A comparison of Vietnamese Statistical Parametric Speech Synthesis Systems
This work addresses the selection of suitable speech synthesis systems for Vietnamese applications, but it is incremental as it compares existing methods without introducing new techniques.
The paper compared four Vietnamese statistical parametric speech synthesis systems (HMM, DNN, GAN, and E2E) in terms of speech quality and performance efficiency, finding that E2E systems achieved the best quality but required GPU for real-time performance, while HMM-based systems were the most efficient but had inferior quality.

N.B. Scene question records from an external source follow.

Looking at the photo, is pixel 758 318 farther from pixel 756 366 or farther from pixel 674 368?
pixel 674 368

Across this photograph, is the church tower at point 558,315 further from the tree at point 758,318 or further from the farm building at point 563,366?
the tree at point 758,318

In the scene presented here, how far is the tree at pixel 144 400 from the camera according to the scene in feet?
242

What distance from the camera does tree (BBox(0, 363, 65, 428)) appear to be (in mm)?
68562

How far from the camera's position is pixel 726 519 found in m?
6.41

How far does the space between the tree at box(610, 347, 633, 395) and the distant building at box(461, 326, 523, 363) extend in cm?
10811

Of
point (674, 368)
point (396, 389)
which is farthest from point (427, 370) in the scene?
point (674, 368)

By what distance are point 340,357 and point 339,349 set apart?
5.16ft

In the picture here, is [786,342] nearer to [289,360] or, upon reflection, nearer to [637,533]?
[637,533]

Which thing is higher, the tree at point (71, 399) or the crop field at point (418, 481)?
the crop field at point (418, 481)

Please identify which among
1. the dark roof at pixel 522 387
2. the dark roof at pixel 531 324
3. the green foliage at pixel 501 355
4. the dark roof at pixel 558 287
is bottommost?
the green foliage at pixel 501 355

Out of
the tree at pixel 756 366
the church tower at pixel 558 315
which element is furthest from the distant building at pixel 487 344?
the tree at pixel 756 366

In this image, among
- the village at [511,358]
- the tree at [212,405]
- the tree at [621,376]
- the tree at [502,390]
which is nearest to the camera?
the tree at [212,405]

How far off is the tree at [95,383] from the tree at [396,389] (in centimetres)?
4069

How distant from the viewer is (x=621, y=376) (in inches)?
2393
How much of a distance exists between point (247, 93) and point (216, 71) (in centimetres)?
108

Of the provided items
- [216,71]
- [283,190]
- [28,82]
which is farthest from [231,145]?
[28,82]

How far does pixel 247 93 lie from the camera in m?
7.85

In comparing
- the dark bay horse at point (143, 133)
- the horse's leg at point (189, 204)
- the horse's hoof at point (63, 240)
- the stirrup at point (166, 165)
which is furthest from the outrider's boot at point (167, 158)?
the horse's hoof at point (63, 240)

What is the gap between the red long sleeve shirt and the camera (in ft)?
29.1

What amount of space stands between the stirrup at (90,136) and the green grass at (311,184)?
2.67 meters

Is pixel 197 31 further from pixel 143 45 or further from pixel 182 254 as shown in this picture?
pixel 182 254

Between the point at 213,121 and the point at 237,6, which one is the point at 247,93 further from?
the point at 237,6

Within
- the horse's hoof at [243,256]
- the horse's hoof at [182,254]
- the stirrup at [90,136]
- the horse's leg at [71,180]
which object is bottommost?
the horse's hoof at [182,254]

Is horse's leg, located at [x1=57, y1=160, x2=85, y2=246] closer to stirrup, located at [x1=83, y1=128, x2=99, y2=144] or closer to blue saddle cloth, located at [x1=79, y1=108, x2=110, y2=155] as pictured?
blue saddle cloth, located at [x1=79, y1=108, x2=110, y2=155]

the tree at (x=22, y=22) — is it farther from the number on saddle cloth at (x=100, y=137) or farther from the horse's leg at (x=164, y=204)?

In recent years, statistical parametric speech synthesis (SPSS) systems have been widely utilized in many interactive speech-based systems (e.g.~Amazon's Alexa, Bose's headphones). To select a suitable SPSS system, both speech quality and performance efficiency (e.g.~decoding time) must be taken into account. In the paper, we compared four popular Vietnamese SPSS techniques using: 1) hidden Markov models (HMM), 2) deep neural networks (DNN), 3) generative adversarial networks (GAN), and 4) end-to-end (E2E) architectures, which consists of Tacontron~2 and WaveGlow vocoder in terms of speech quality and performance efficiency. We showed that the E2E systems accomplished the best quality, but required the power of GPU to achieve real-time performance. We also showed that the HMM-based system had inferior speech quality, but it was the most efficient system. Surprisingly, the E2E systems were more efficient than the DNN and GAN in inference on GPU. Surprisingly, the GAN-based system did not outperform the DNN in term of quality.